Task to carry out:
Repeat the lines of the records verbatim, starting at the line that contains "When looking at" and ending at the line that contains "Of the point", with both of those lines included.

Spatial data with pictures:
↓
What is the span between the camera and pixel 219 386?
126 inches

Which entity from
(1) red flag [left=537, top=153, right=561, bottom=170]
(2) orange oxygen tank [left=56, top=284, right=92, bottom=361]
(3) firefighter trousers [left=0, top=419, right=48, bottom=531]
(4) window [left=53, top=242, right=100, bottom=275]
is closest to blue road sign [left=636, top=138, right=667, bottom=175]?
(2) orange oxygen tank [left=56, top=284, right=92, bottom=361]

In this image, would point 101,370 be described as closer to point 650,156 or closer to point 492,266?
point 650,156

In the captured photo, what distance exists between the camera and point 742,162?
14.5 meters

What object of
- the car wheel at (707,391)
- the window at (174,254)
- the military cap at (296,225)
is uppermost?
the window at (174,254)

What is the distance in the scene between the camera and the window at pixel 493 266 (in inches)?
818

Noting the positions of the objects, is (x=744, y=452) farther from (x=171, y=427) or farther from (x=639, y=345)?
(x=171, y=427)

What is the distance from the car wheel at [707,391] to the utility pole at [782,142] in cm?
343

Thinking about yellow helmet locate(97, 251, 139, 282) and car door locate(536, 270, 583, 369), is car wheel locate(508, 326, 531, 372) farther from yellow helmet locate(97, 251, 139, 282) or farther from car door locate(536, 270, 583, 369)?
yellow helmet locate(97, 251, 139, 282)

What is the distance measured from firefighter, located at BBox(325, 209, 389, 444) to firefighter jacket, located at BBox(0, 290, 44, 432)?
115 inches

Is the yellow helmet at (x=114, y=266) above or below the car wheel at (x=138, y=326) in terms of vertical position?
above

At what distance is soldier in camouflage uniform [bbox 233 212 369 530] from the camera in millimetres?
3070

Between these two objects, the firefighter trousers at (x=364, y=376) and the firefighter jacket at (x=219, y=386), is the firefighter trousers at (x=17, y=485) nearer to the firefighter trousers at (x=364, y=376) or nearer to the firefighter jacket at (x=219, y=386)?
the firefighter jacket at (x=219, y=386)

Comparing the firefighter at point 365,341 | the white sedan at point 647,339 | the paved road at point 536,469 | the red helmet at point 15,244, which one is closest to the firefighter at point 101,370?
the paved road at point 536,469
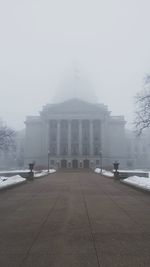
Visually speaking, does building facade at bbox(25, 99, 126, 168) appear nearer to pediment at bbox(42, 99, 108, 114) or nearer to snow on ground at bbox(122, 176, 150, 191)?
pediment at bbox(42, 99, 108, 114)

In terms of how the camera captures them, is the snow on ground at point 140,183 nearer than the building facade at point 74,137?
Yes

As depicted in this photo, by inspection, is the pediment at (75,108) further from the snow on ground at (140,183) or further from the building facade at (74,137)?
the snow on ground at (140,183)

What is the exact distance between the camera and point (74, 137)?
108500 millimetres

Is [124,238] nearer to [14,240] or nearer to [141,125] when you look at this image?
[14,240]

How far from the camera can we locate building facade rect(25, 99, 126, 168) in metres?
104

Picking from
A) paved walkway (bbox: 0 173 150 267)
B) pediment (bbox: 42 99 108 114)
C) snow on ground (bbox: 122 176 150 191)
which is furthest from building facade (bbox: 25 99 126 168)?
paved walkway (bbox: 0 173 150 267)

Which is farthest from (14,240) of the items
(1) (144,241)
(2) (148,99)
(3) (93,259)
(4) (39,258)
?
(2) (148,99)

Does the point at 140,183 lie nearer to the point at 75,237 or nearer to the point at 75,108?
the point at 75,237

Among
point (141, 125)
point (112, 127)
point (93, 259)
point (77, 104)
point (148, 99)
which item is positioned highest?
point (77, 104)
↑
↓
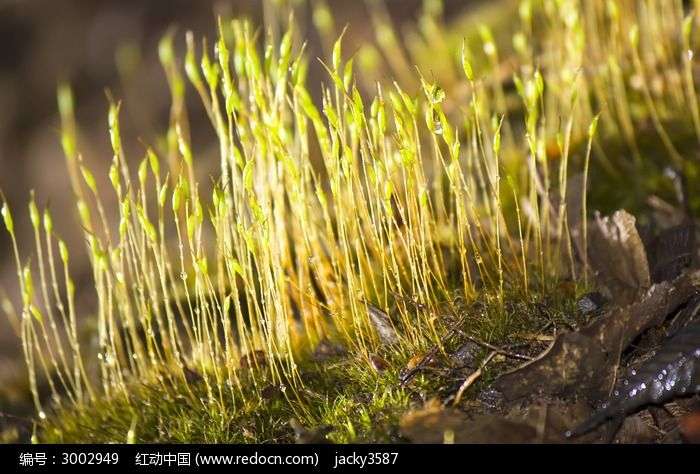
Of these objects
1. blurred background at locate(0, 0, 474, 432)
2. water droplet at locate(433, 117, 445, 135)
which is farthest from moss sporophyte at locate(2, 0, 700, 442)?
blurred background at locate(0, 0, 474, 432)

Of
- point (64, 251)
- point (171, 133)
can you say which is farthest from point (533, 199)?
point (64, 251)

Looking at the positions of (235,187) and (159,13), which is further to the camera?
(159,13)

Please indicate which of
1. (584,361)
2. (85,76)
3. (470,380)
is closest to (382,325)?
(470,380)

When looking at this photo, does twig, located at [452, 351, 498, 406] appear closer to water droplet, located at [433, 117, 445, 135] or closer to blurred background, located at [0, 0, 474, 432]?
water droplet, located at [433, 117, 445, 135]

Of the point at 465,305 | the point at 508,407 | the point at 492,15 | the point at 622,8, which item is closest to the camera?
↑
Correct output:
When looking at this photo, does twig, located at [452, 351, 498, 406] appear closer to water droplet, located at [433, 117, 445, 135] or closer to blurred background, located at [0, 0, 474, 432]?
water droplet, located at [433, 117, 445, 135]

Of the point at 465,305 | the point at 508,407 | the point at 492,15 | the point at 622,8, which item is closest to the camera?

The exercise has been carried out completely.